Liberal Democrat Voice has asked both leadership candidates to list the five books that have most influenced their political views, along with an explanation for their choice. Chris Huhne’s piece will appear later today.
I was lucky enough to grow up in a home filled with books. They’re a huge part of my life and shaped so much of how I think and feel. But if I’m honest, the biggest political influence in my life wasn’t Mill, Rawls or Berlin, however much I respect and admire them. I became a liberal not in a library, but over the dinner table, in the car, in the park – in conversation with my mum.
My mum spent her early childhood in a prisoner of war camp. Her stories, and those of my father’s mother, who fled the Russian revolution, formed in me an understanding even as a tiny child that freedom matters. And I hope I’ve inherited some of my mum’s unerring compassion, her ability to see potential in everyone, her despair at the class system, and her total belief in justice.
But top of my booklist are:
J. M. Coetzee: Life and Times of Michael K
Coetzee, in my view, is one of the greatest – if also most harrowing – of writers alive today. This book is an unsentimental look at how one individual shunned the violence and politics of a society in turmoil, and kept his dignity throughout.
Jean Rhys: Wide Sargasso Sea
One of the most powerful books I have ever read. Though short, it casts an uncompromising light on gender inequality and the long road towards the emancipation of women. Her rewriting of the mad Mrs Rochester is one of the great radical subversions in British literature.
J.S.Mill: On Liberty
For me, Mill’s the cornerstone of a remarkable tradition of liberal British political thought. There are lots of seminal texts for liberals, all of which have been important to me – Rawls’ A Theory of Justice, and Berlin’s Two Concepts of Liberty for starters. But Mill pips them to the post.

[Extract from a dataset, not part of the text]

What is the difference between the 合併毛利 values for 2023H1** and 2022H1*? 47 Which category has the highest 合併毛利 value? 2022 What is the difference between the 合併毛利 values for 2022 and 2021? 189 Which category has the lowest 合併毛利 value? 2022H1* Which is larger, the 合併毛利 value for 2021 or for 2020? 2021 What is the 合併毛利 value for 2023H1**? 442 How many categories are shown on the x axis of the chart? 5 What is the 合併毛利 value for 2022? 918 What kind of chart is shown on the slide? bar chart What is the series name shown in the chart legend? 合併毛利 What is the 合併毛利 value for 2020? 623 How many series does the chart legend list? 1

George Orwell: Animal Farm
There’s no more powerful exhortation of the way the best intentions can be corrupted by tyranny than Animal Farm. Orwell was a powerful visionary, and I also find myself referring to 1984 in my work on the surveillance state far more than I wish I needed to.
Carl Sagan: Pale Blue Dot
I can do no better than quote Sagan, in his response to that picture of the tiny vulnerable world, as seen from outer space. “It underscores our responsibility to deal more kindly with one another, and to preserve and cherish the pale blue dot, the only home we’ve ever known.”
4 Comments
I’ve read 4 of the books on Chris’s list, and two of those on Nick’s (although Sagan’s on the to-read list, but that’s huge). Perhaps indicative of how my support is panning out?
Barchart please!
I really like Nick’s intro – it’s beautifully written.
How cheesy … gender inequality, civil liberties, the planet. Tick those policy boxes!
Shame we couldn’t have had an answer from Nick himself, rather than some PR wonk.